Los Celtics no tenían un encuentro para nada accesible en el TD Garden. Es que se debieron enfrentar con los Knicks sin tres jugadores importantes: Jaylen Brown (cuadro gripal), Enes Kanter (golpe en la rodilla izquierda) y Robert Williams (lesión en la cadera izquierda).

El elenco de David Fizdale lo molestó durante todo el partido con su fortaleza física en el juego interno. La visita finalizó con 16 rebotes ofensivos, además de los 35 defensivos.
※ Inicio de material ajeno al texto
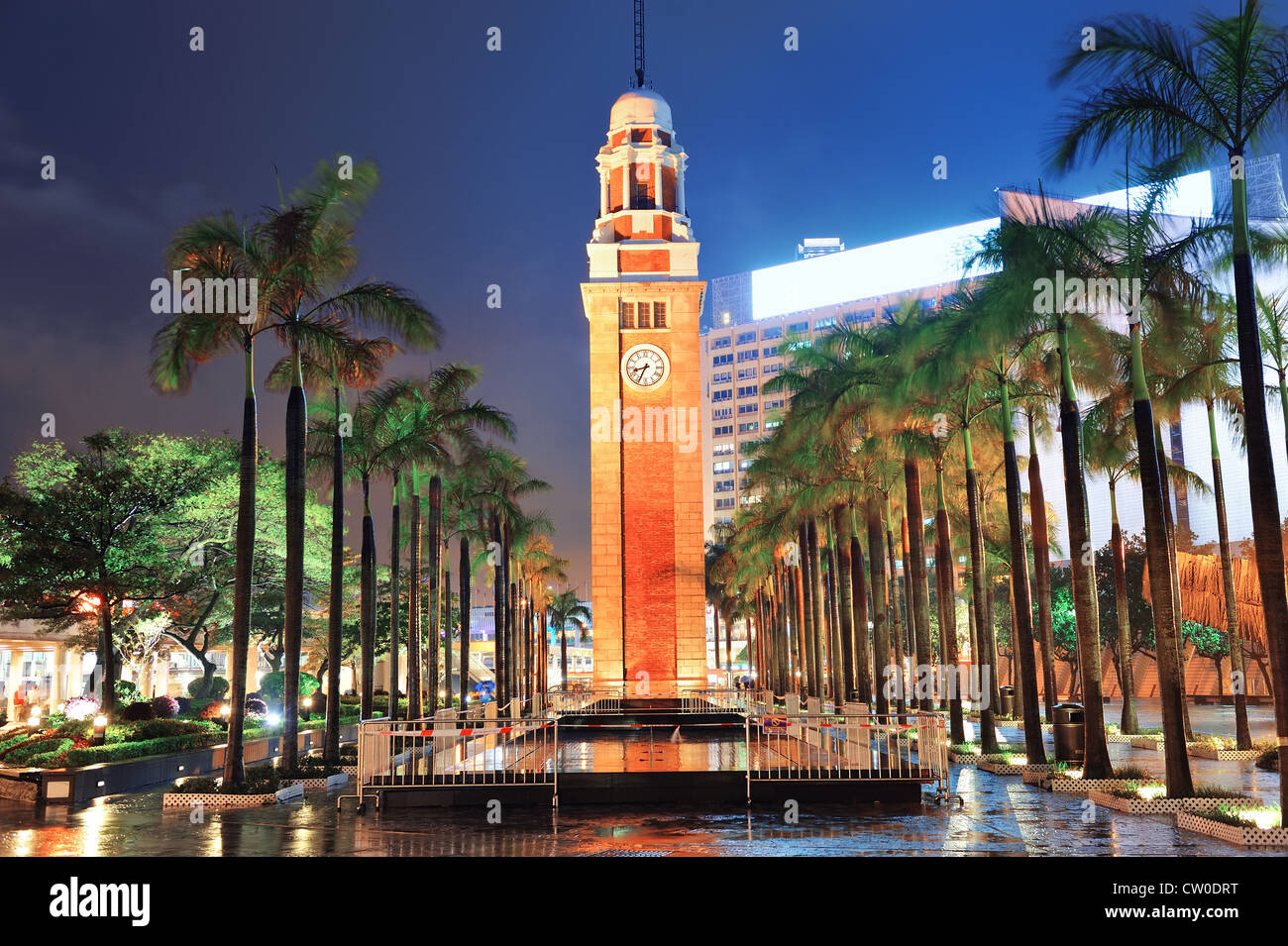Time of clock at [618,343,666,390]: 8:34
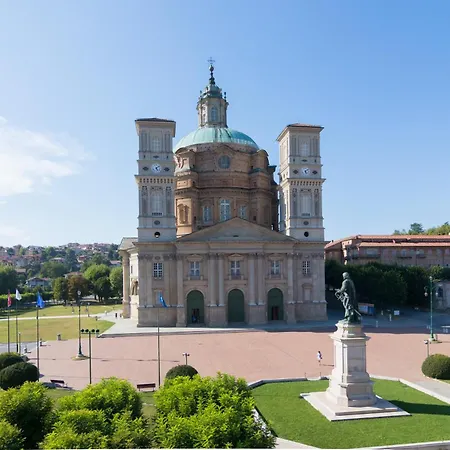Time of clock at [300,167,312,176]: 5:08
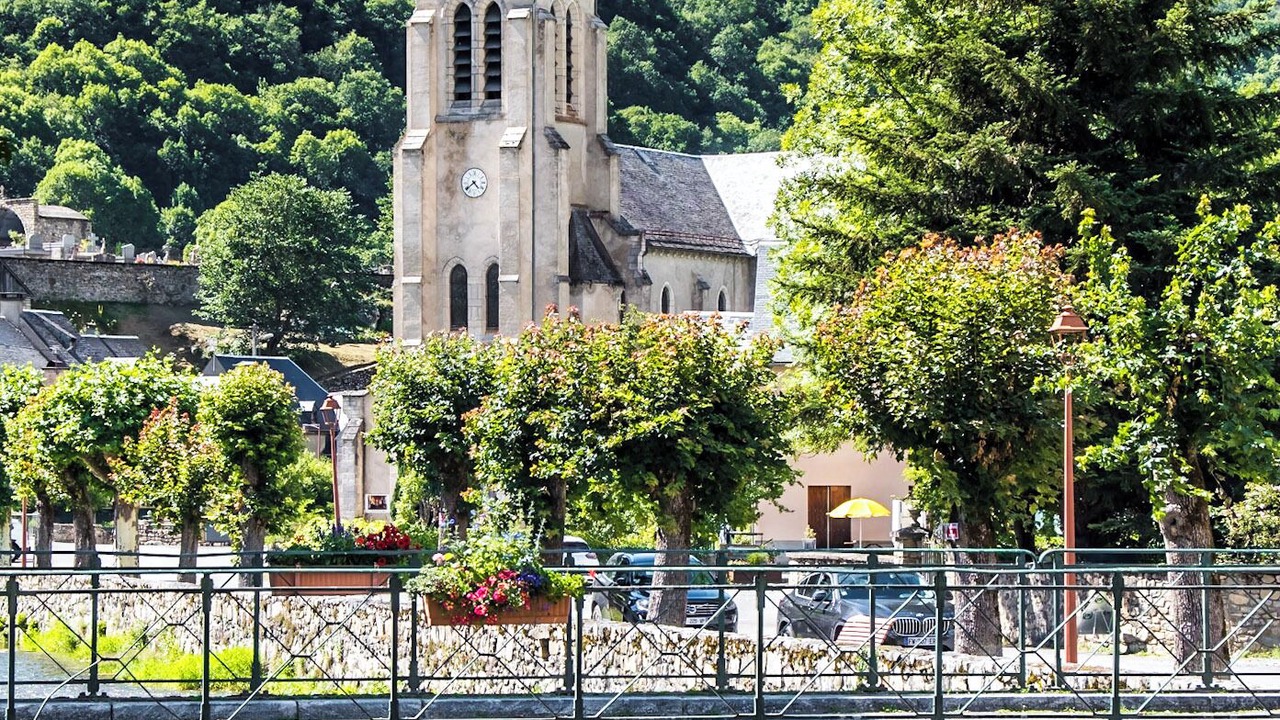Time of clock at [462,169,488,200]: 4:38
Marcus Morris (29 unidades, nueve tableros y dos robos) no tuvo problemas en incomodar al equipo con el que jugó las últimas dos temporadas. Julius Randle (ocho, diez y cinco asistencias), Bobby Portis (13 y siete) y R.J. Barrett (15, siete y cinco) también se destacaron en ataque.

Sin embargo, los de Brad Stevens dieron pelea con su potencia en el perímetro. Kemba Walker volvió a liderar la ofensiva, esta vez con 33 tantos (tres triples), seis rebotes y cinco pases gol. Asimismo, Jayson Tatum tomó la responsabilidad de los ataques al aro desde los costados, tras la ausencia de Brown. Con una anotación detrás del arco, el alero de tercer año se destacó con 24 (cuatro), seis y tres.

 

De esta manera, Boston ganó cuatro de sus primeras cinco presentaciones en la campaña 2019/20. Este martes visitará a Cleveland a las 21 horas. En cambio, New York (1-5) recibirá este domingo a Sacramento a las 20.